(Input data Opens)

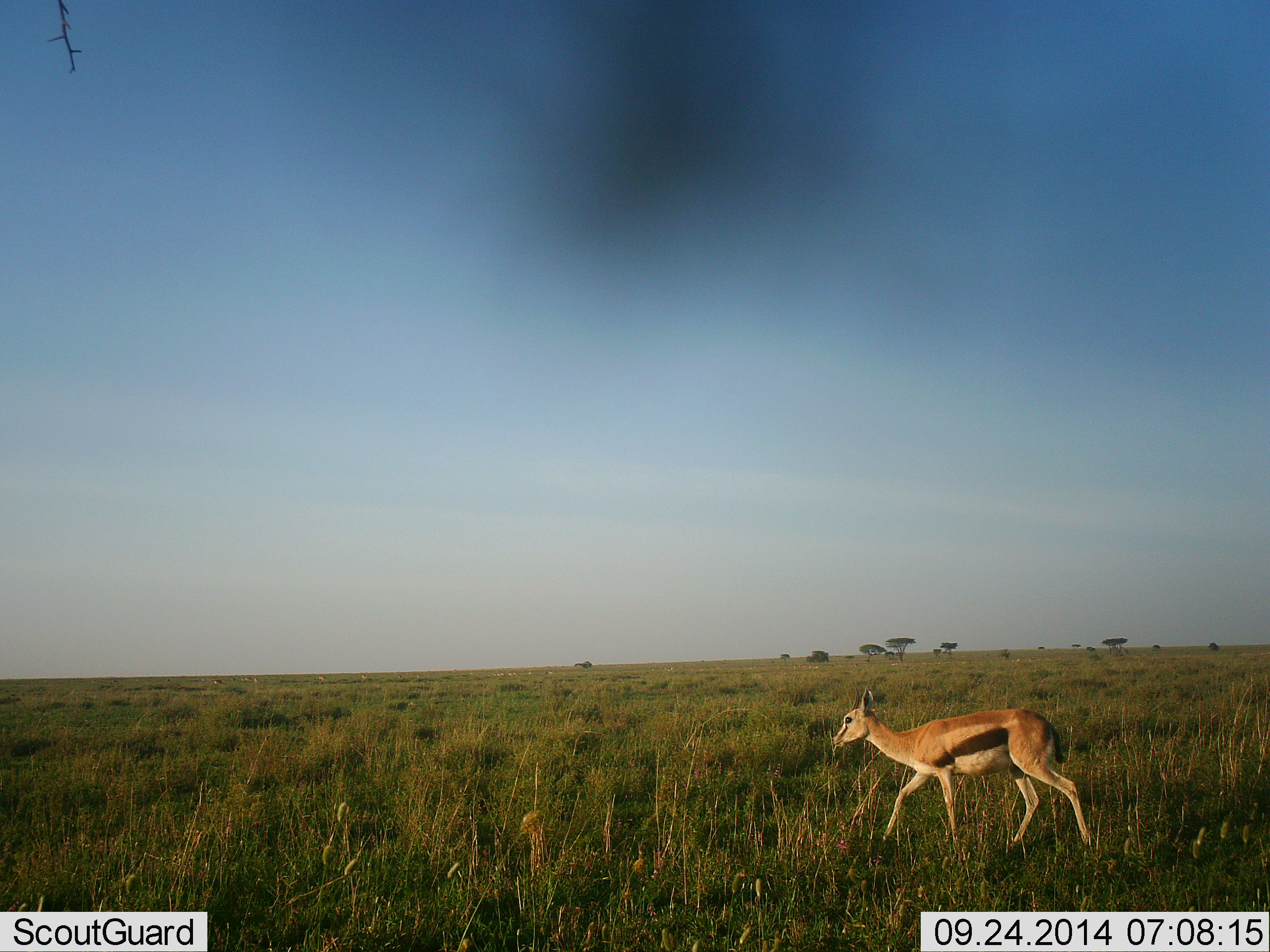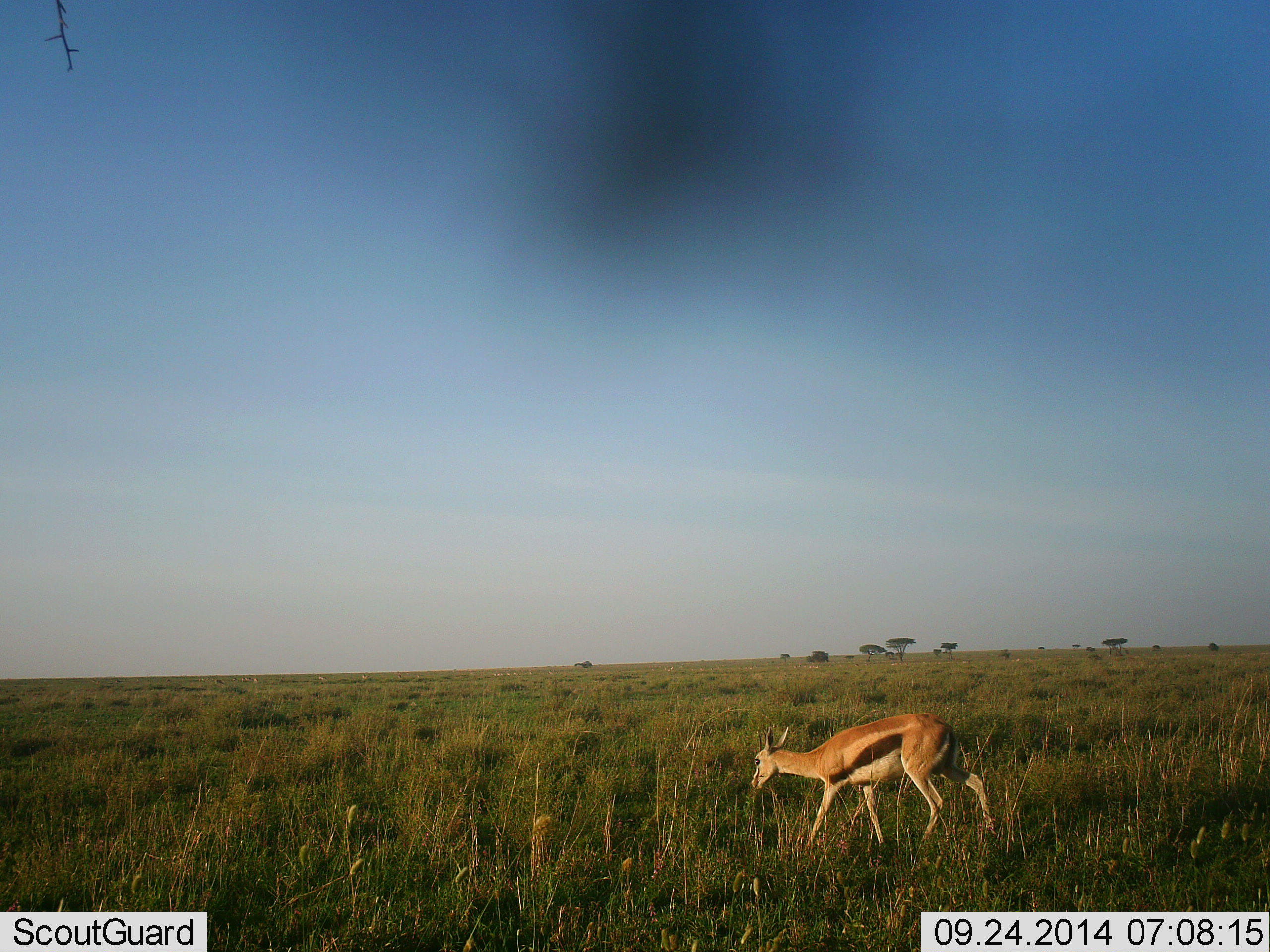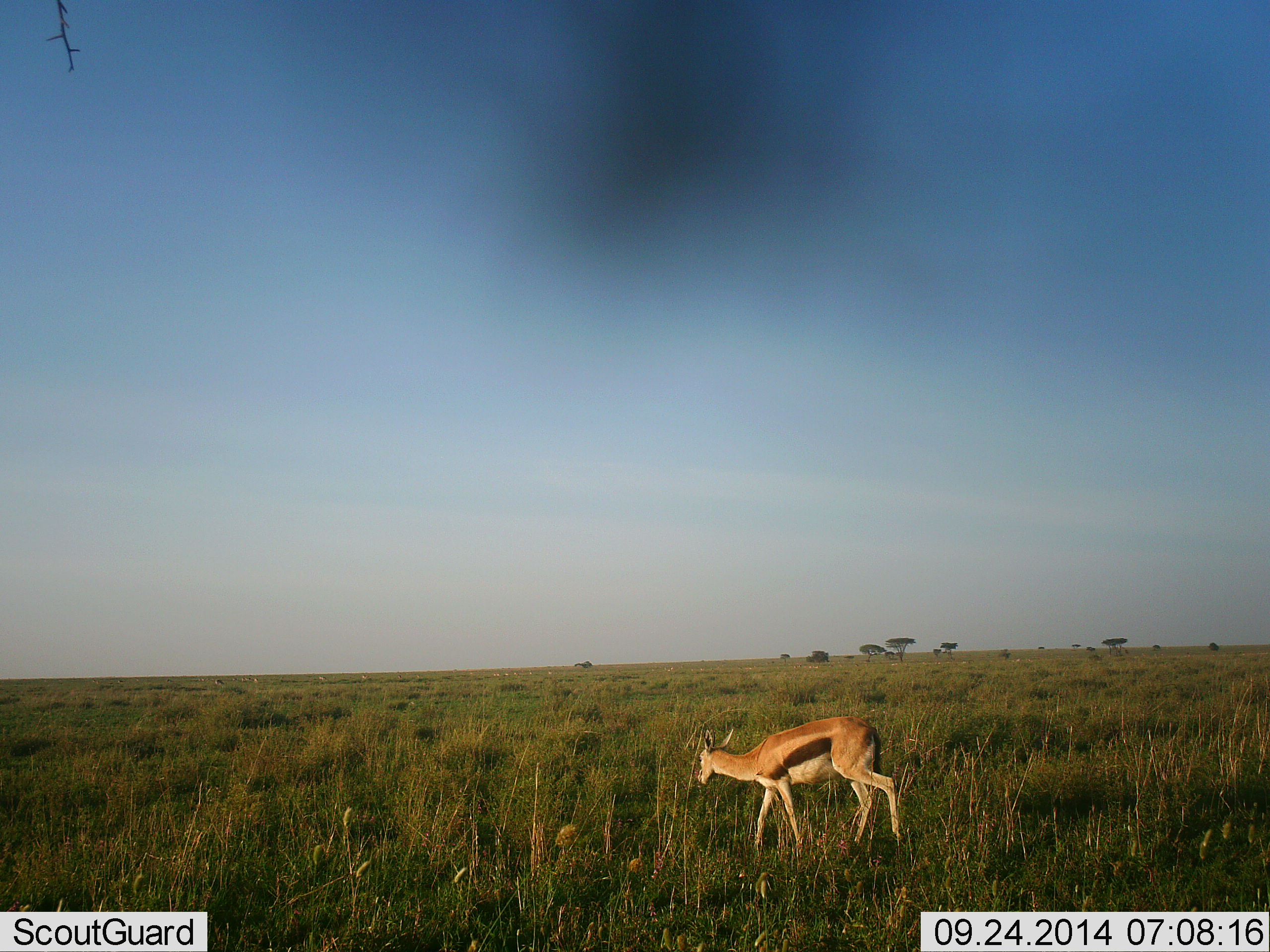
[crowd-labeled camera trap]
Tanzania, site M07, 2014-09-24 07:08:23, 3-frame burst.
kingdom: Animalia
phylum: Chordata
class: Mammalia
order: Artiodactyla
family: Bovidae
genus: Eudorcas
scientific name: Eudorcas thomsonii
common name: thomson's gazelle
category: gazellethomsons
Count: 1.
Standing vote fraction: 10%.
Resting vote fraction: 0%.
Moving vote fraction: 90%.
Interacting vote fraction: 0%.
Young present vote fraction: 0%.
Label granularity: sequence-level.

(Input data Closes)

Copy down each line in the entries that has the word "fraction".

> **Output below**:
Standing vote fraction: 10%.
Resting vote fraction: 0%.
Moving vote fraction: 90%.
Interacting vote fraction: 0%.
Young present vote fraction: 0%.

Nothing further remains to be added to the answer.